> EXERCISE REQUIREMENTS
**1.** Using the article on Janet Yellen and inflation, answer each question below, labeling your answers (a), (b) and (c):
(a) What annual inflation rate did the October consumer price index report show?
(b) In what country was Yellen when she spoke to Reuters, and whom was she meeting there?
(c) To what level did core inflation ease, and by how much?
**2.** Could you continue the article on Janet Yellen's inflation remarks from its last sentence?

> TEXT SECTION

_ _ _

Treasury Sec Yellen: On Second Thought, Inflation May Persist

Treasury Secretary Janet Yellen said she is not reading too much into October’s inflation report, which showed price pressures abating faster than expected and sent markets soaring.

While the consumer price index report, which showed annual inflation slowed to 7.7%, was good news, it might not mean that inflation is now in fast retreat, she said Friday.

“I don’t know if this is a turning point,” Yellen told Reuters during an interview from India, where she was meeting with India’s Finance Minister Nirmala Sitharaman. “I never make more of one data point. That is one data point.”

“It was certainly nice to see an inflation report that came in on the low side of expectations rather than the high side and, you know, we’ve seen early indications along the pipeline that inflation might be diminishing,” she added.

STOCKS SEE BIGGEST RALLY SINCE 2020 AS INVESTORS TAKE HOPE FROM INFLATION REPORT

The Thursday report also revealed that “core inflation,” which strips out volatile food and energy prices, eased by three-tenths of a percentage point to 6.3%.

_ _ _

Source records:
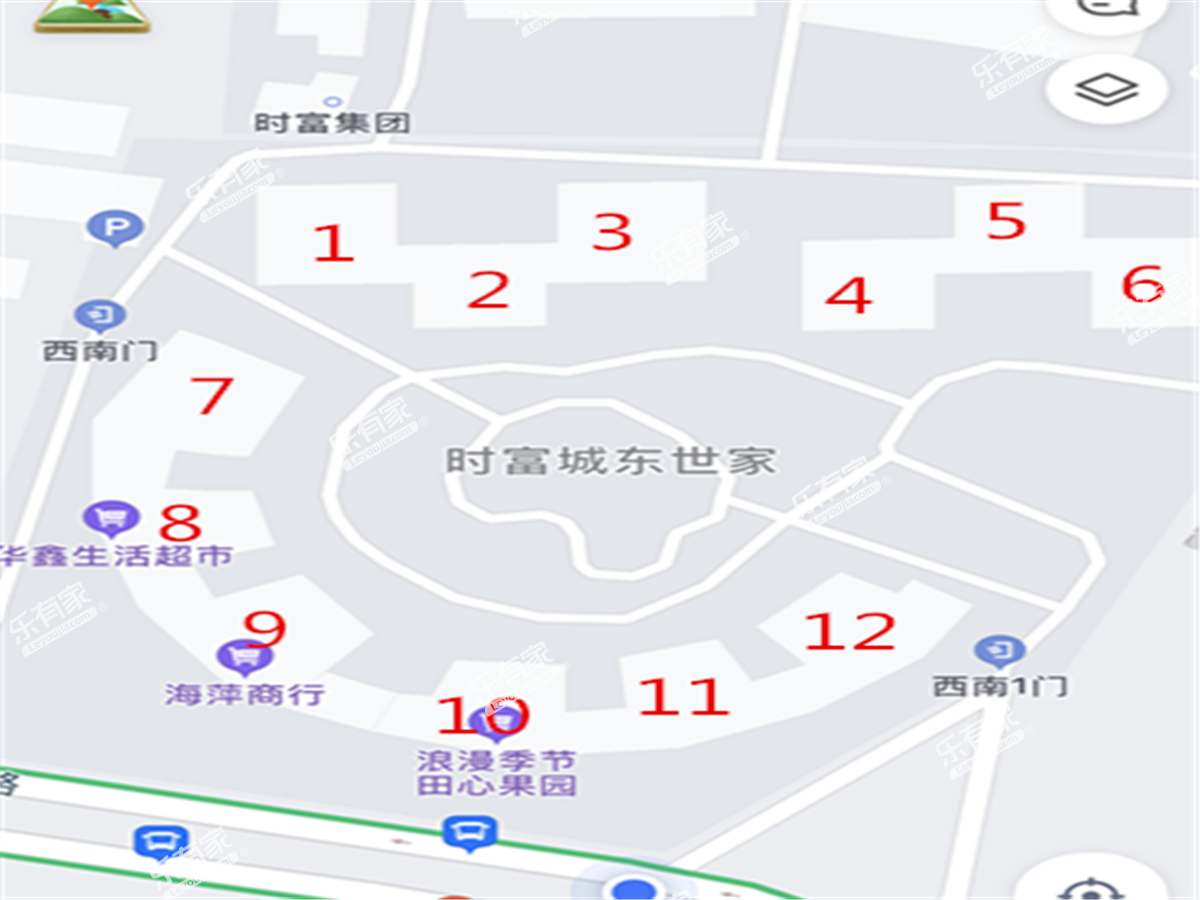 时富花园沙盘图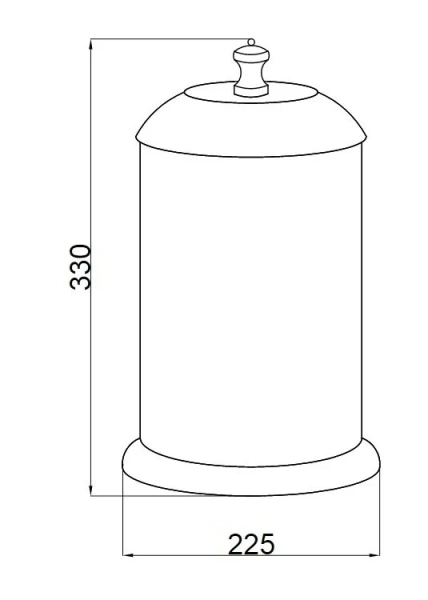 Мусорное ведро Boheme Vogue 101 напольное - фото 4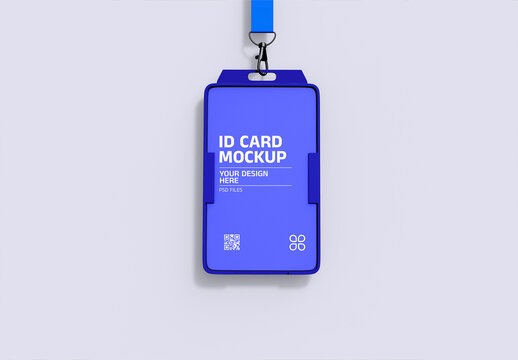 Realistic ID Card Mockup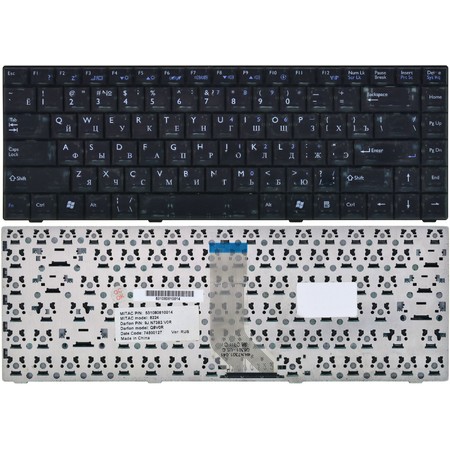 Клавиатура черная для Benq Joybook P41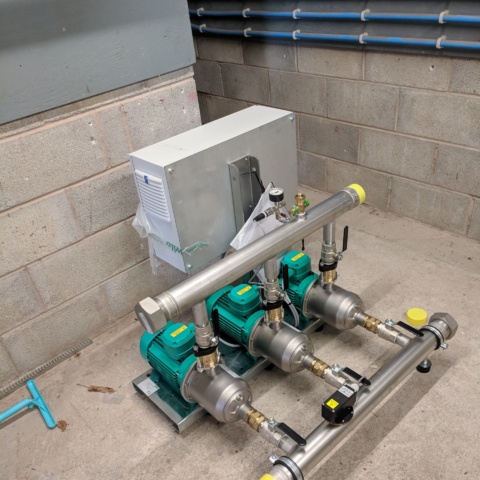 Clarion Water booster pump installation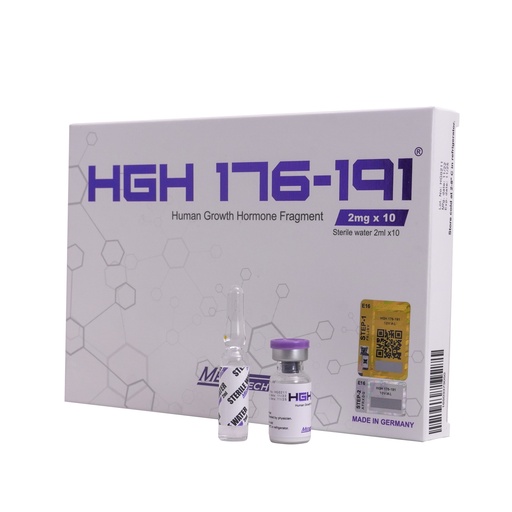 [0100052] HGH FRAG - Human Growth Hormone 176-191 - 2 MG / VIAL - 10 VIALS - Meditech Pharmaceutical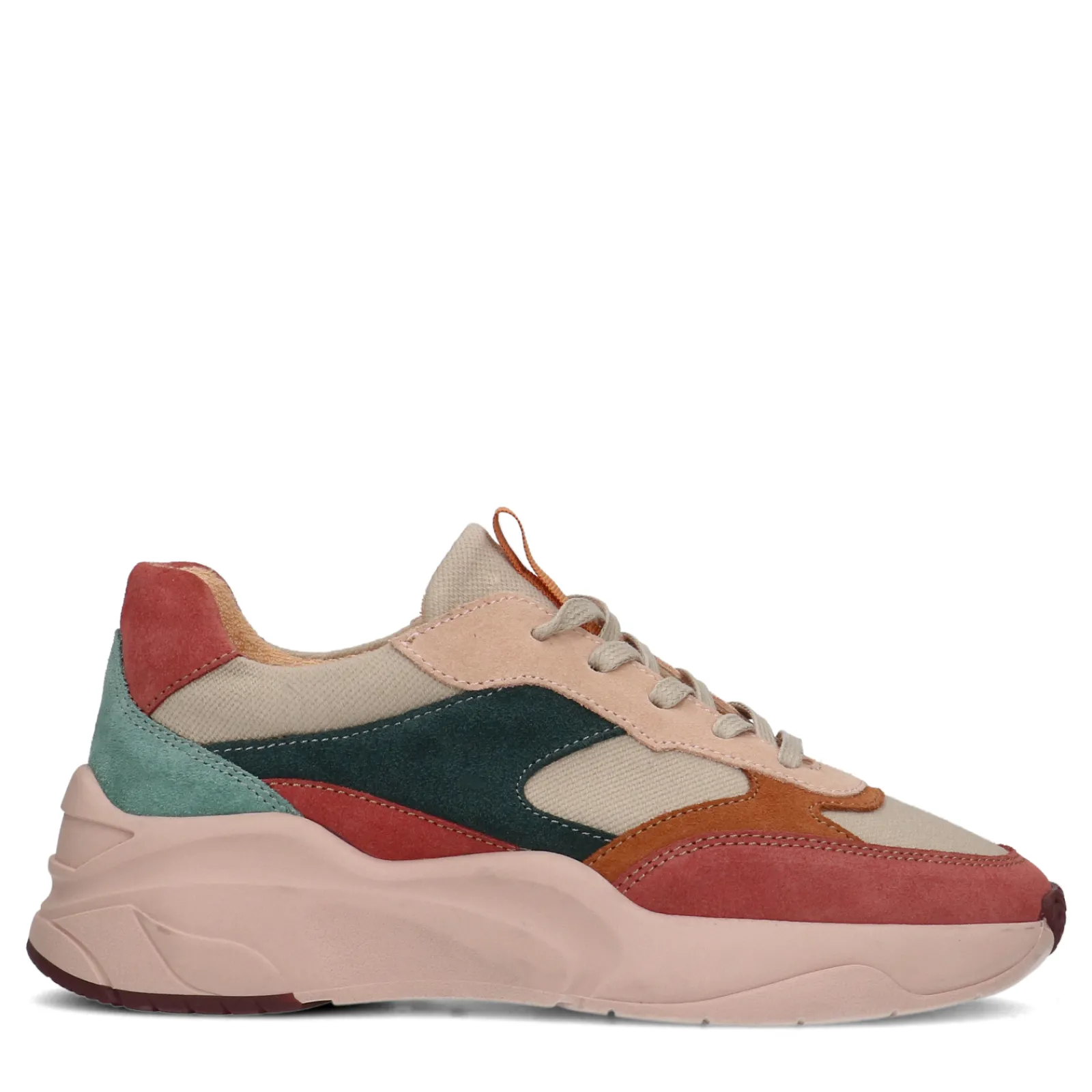 Roze Multicolor Suede Sneakers^Sacha Shop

_ _ _

> ANSWERS TO THE EXERCISES
**1.**
(a) 7.7%
(b) India; she was meeting with India's Finance Minister Nirmala Sitharaman.
(c) It eased to 6.3%, a drop of three-tenths of a percentage point.

**2.**
In separate remarks to reporters on Friday, Yellen stressed that shelter costs, including rents, make up a third of the consumer price index and will continue to cause strain on consumers’ pocketbooks heading into next year. Still, she said that the fact that core inflation declined is a good sign for the economy.

“Core inflation was a lot lower than had been anticipated, and that’s in spite of the fact that we continue to get high readings on shelter,” the treasury secretary said.

The news of the better-than-expected inflation report excited investors and gave them hope that the Federal Reserve would become less aggressive in its cycle of hiking interest rates. The stock market responded by posting its biggest gains in two years amid the rosy sentiment.

At close, the Dow Jones Industrial Average had exploded upward by more than 1,200 points, or 3.7%. The tech-heavy Nasdaq composite surged by more than 6.1%, and the S&P 500 grew by some 5.5% the day that the inflation report dropped — its biggest one-day gain since April 2020.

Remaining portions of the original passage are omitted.